Using daily data, we consider a valid inversion whenever the difference between long-term and short-term rates turns negative. However, if the steepness of the yield curve temporarily becomes positive again and then inverts within one month, we consider both inversions as part of the same event. Since 1976 the US has had 5 recessions, but the yield curve inverted much more often. 10s-2s inverted 11 times, 10s-3Ms inverted 13 times and 5s-2s inverted 19 times. This already shows how unreliable yield curve inversions as recession indicators are. Per recession, the median number of false alarms is one for the 10s-2s and two for the 10s-3Ms. This already indicates that the 10s-2s are less error prone than the other two measures.

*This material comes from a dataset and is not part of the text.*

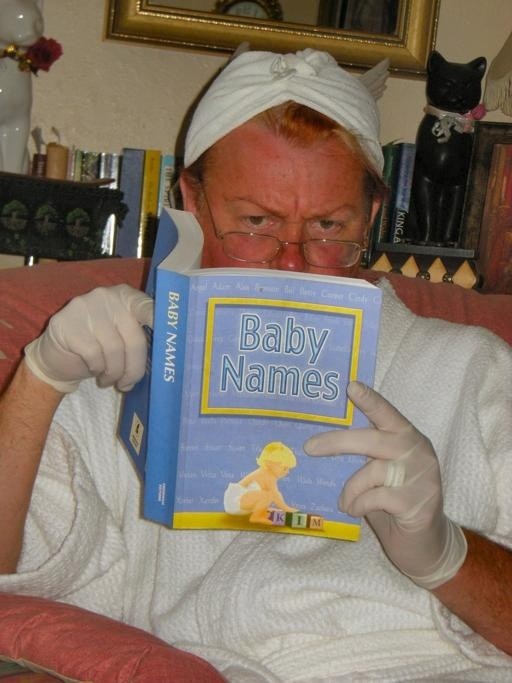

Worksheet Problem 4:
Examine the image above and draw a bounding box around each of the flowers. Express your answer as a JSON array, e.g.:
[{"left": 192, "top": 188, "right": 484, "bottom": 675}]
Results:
[{"left": 18, "top": 36, "right": 63, "bottom": 79}]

However, the lead time between a yield curve inversion and the onset of a recession can vary dramatically. For the 10s-2s signal the inversion happened between 116 trading days before the 1990 recession and up to 384 trading days before the 2001 recession. The 10s-3Ms can be more timely since it inverted just 63 days before the 1981 double-dip recession and 305 trading days before the 1980 recession. The 5s-2s are all over the place. It was a timely signal 63 days before the onset of the 1981 recession (but even then, had two false alarms beforehand) and it was extremely unreliable before the 2007 recession with a lead time of 560 trading days.

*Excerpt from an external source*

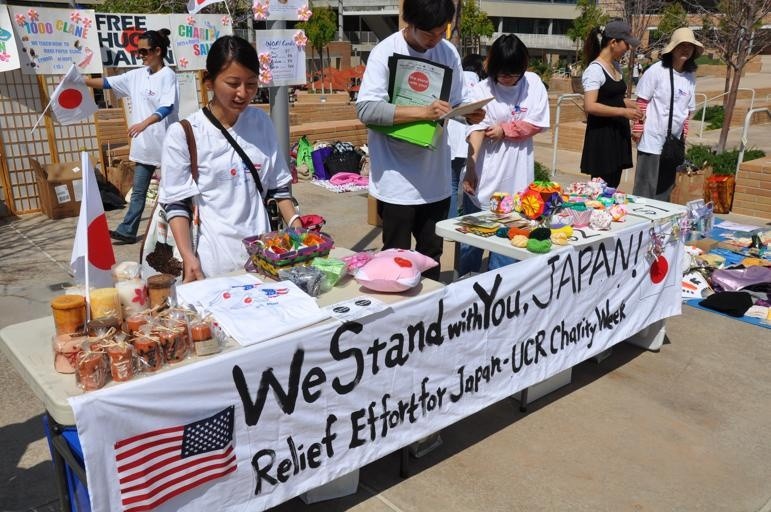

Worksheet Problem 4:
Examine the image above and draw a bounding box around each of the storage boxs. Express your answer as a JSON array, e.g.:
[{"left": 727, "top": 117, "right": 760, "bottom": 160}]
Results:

Overall, our assessment is that the 5s-2s is extremely unreliable as an early warning indicator for recessions since it has twice as many false alarms as correct signals and the lead period before a recession varies extremely widely. 10s-2s and 10s-3Ms are clearly more reliable indicators with not much of a difference between them. Historically, the 10s-3Ms inversions were a bit more accurate in timing the recession but the 10s-2s had fewer false positives.